I see him as he stood before me in those Edinburgh lodgings: young, in the full tide of modern life, with good faculties, health, means, looks, high character, and sane as a policeman! All that men hold dear and the world respects was his. Yet, without a hint of insincerity or charlatanism, he seemed conscious only of what he deemed the long, sweet prizes of the soul, difficult of attainment, and to the majority mere dreams. His was that rare detachment which sees clear to the end, not through avoiding the stress of perilous adventure by the way, but through refusing ‘the conclusion that the adventures were ends in themselves, or could have any other significance than as items in development, justifying all suffering.

Eternal life for him was now.

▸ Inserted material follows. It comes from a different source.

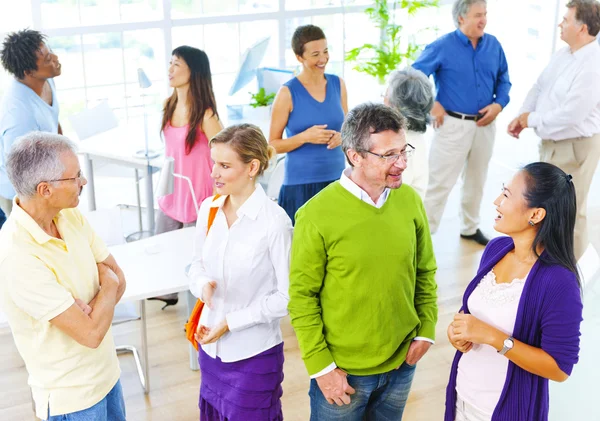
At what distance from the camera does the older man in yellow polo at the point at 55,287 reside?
2.12 meters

He sought the things that once acquired can never be forgotten, since their fruits are garnered by the Self that persists through all the series of consecutive lives. Through all the bewildering rush and clamour of the amazing world he looked ever to the star burning in the depths of his soul. And for a tithe of his certainty, as of the faith and beauty of living that accompanied it, I sometimes felt tempted to give all that I possessed and follow him. The scale at any rate was grand. The fall of empires, the crash of revolutions, the destiny of nations, all to him were as nothing compared with the advance or retreat of a single individual soul in the pursuit of what he deemed “real knowledge.”

Yet, while acknowledging the seduction of his dream, and even half yielding to it sometimes, ran ever this hidden thread of lurking dread and darkness that, for the life of me, I could never entirely get rid of. It was lodged too deeply in me for memory to discover, or for argument to eject. Ridicule could not reach it, denial made no difference. To ignore it was equally ineffective. Even during the long interval of our separation it was never quite forgotten. Like something on the conscience it smouldered out of sight, but when the time was ripe it would burst into a blaze.

At school I merely “funked” it; I would not hear about it. Now, however, my attitude had changed a little. The sense of responsibility that comes with growing older was involved — rather to my annoyance and dismay. Here was something I must put right, or miss an important object of my being. It was inevitable; the sooner it was faced and done with, the better.

Yet the time, apparently, was not quite yet.